Records shown -
════════════════════
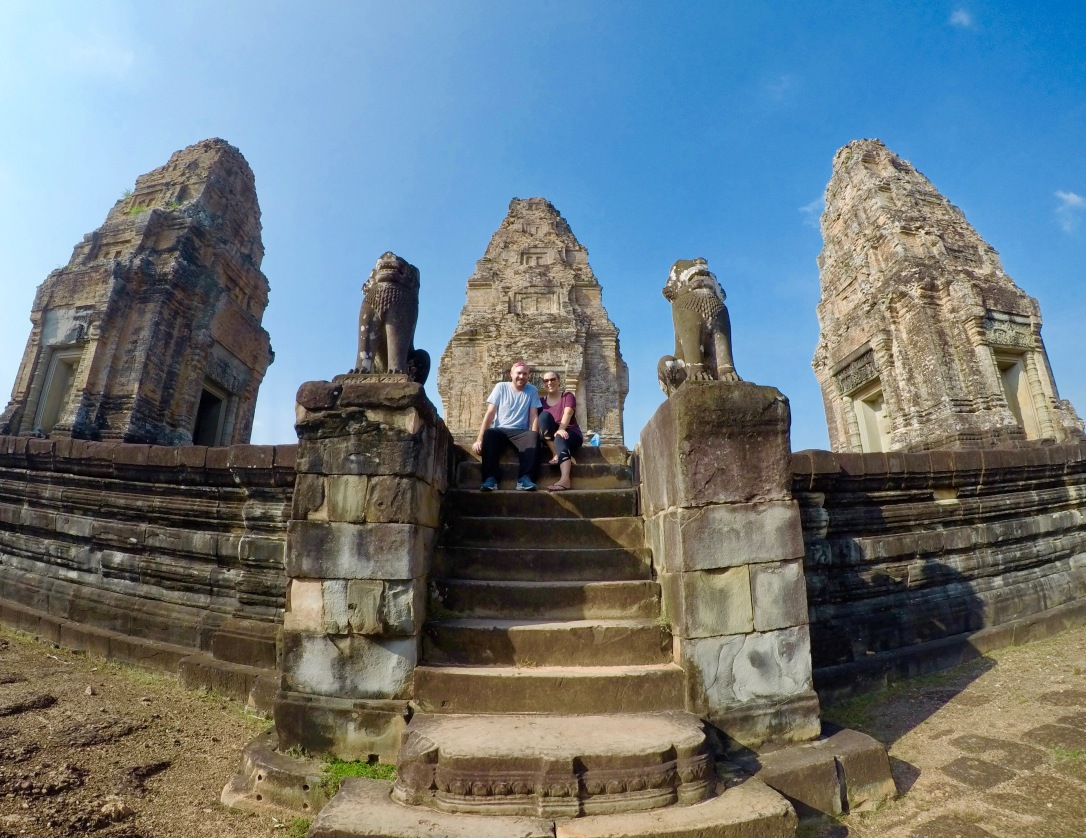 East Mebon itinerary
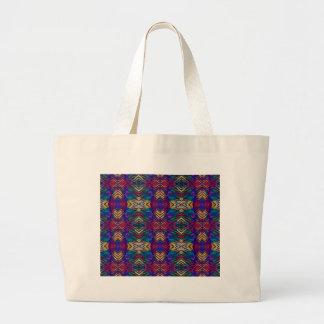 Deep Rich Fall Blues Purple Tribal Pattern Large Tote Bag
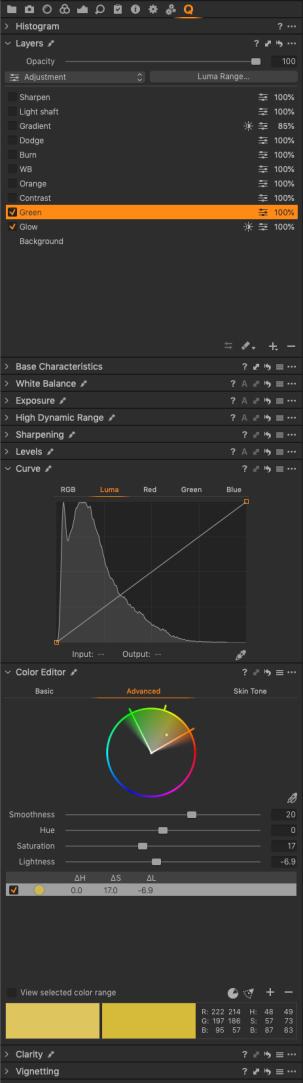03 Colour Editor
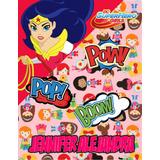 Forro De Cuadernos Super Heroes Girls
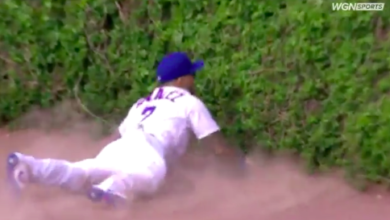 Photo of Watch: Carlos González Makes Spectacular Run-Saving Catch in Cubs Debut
════════════════════
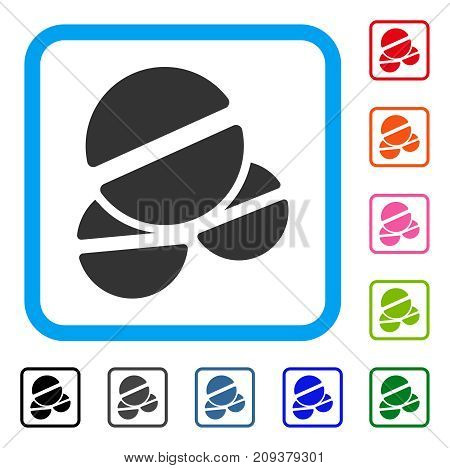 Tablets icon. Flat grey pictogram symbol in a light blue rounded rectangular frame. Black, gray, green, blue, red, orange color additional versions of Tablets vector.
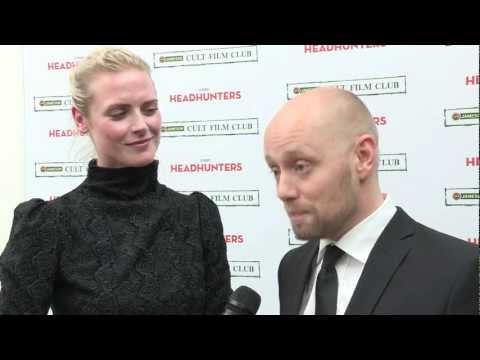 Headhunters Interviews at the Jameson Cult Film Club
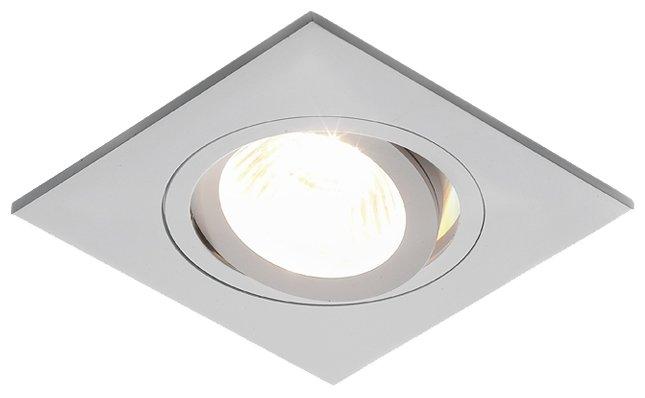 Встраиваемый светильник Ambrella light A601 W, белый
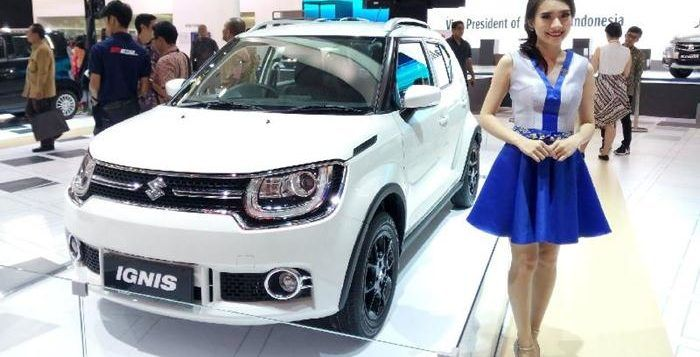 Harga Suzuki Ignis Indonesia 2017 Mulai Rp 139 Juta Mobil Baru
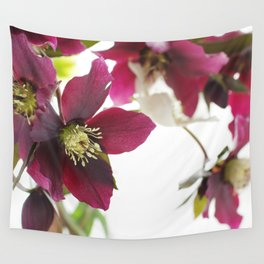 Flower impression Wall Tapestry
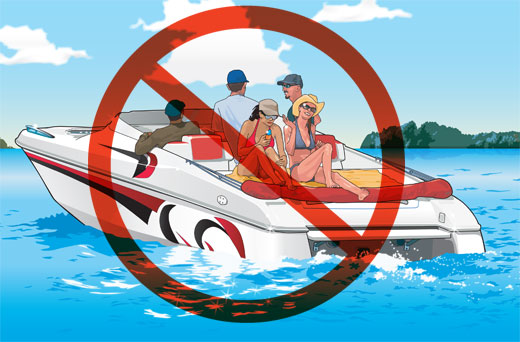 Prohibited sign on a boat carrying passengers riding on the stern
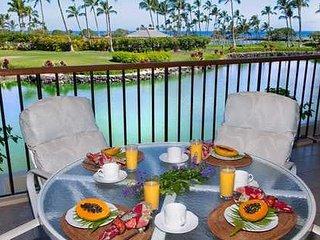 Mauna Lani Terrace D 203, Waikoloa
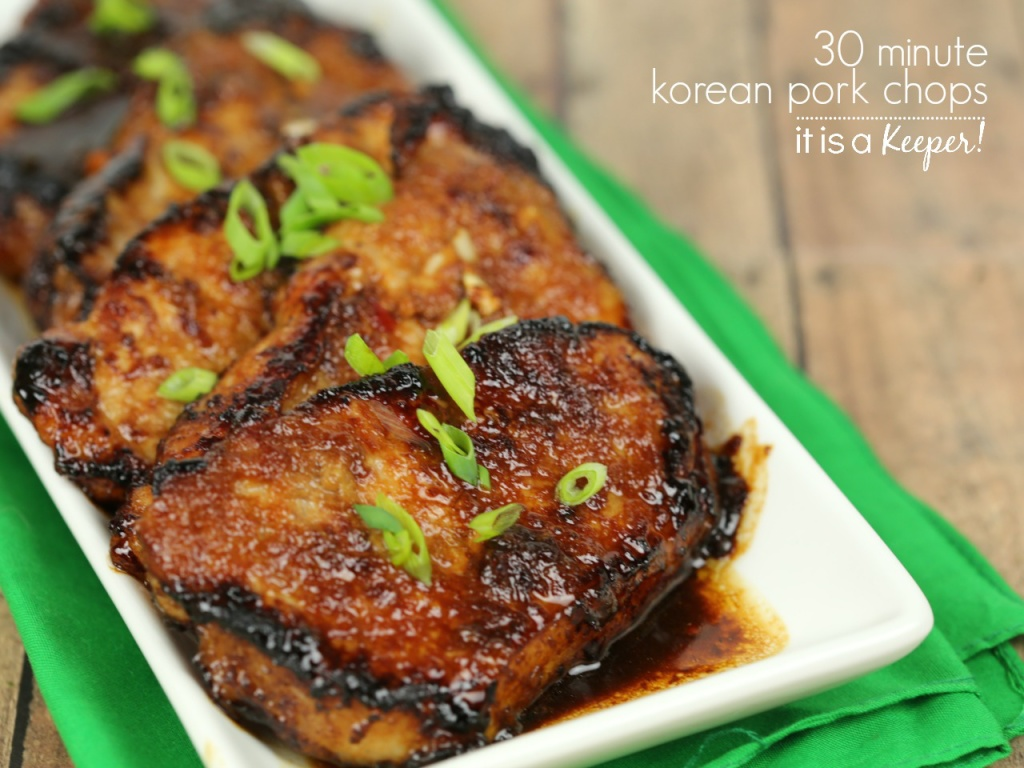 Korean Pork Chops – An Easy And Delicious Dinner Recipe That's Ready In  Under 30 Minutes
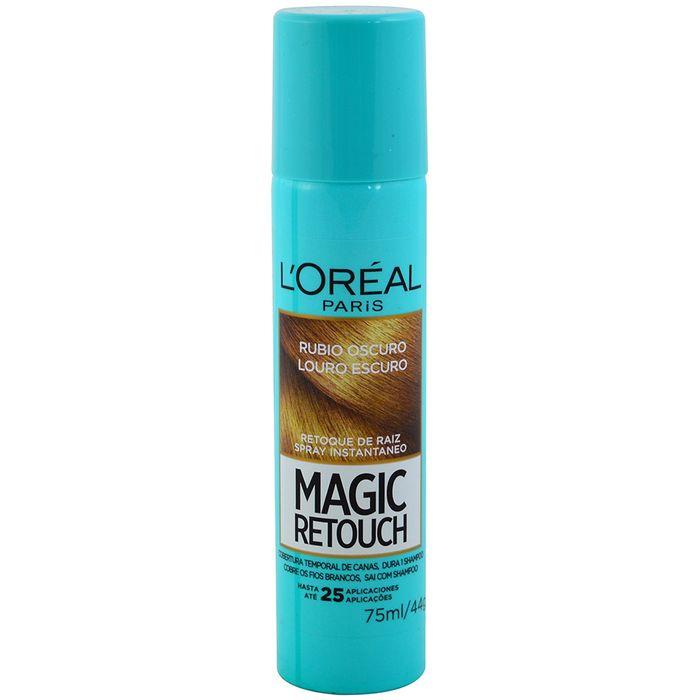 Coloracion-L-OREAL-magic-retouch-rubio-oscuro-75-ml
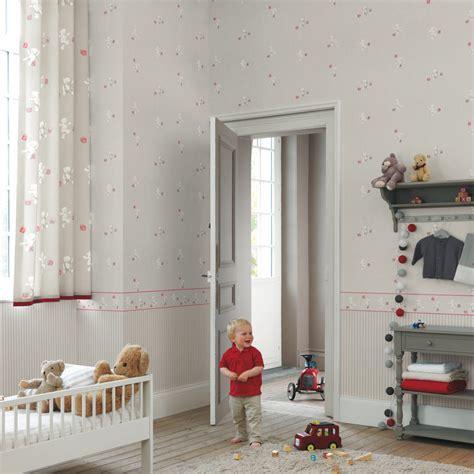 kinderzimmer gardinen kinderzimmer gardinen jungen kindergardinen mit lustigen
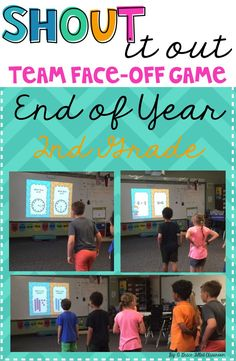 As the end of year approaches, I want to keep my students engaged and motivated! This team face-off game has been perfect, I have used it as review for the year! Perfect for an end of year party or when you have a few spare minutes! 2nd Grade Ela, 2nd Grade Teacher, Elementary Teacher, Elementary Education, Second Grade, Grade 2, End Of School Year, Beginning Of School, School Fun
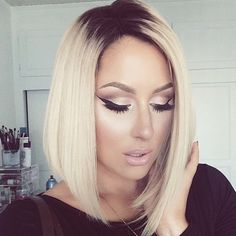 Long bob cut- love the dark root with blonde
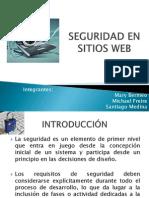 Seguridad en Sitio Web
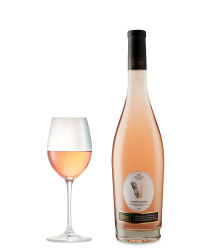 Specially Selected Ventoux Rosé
════════════════════
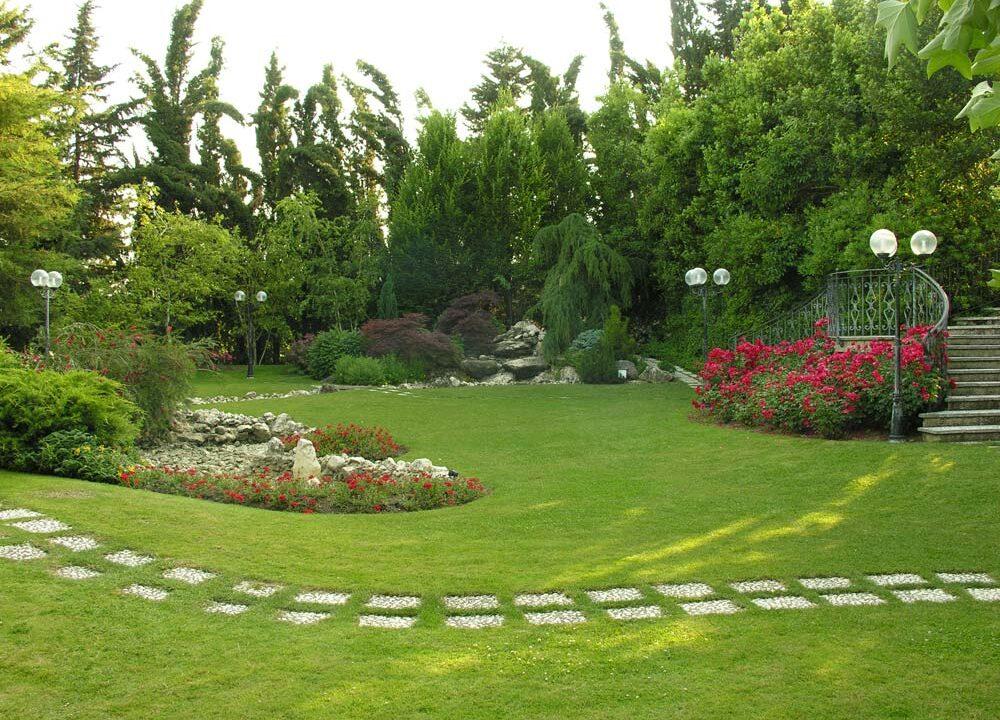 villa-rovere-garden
════════════════════
About this task -
Using the entries above, reproduce word for word only the lines from the one that contains "Prohibited sign on" to the one that contains "Specially Selected Ventoux Rosé", both ends included, and drop every picture.

Exercise answer -
 Prohibited sign on a boat carrying passengers riding on the stern
 Mauna Lani Terrace D 203, Waikoloa
 Korean Pork Chops – An Easy And Delicious Dinner Recipe That's Ready In  Under 30 Minutes
 Coloracion-L-OREAL-magic-retouch-rubio-oscuro-75-ml
 kinderzimmer gardinen kinderzimmer gardinen jungen kindergardinen mit lustigen
 As the end of year approaches, I want to keep my students engaged and motivated! This team face-off game has been perfect, I have used it as review for the year! Perfect for an end of year party or when you have a few spare minutes! 2nd Grade Ela, 2nd Grade Teacher, Elementary Teacher, Elementary Education, Second Grade, Grade 2, End Of School Year, Beginning Of School, School Fun
 Long bob cut- love the dark root with blonde
 Seguridad en Sitio Web
 Specially Selected Ventoux Rosé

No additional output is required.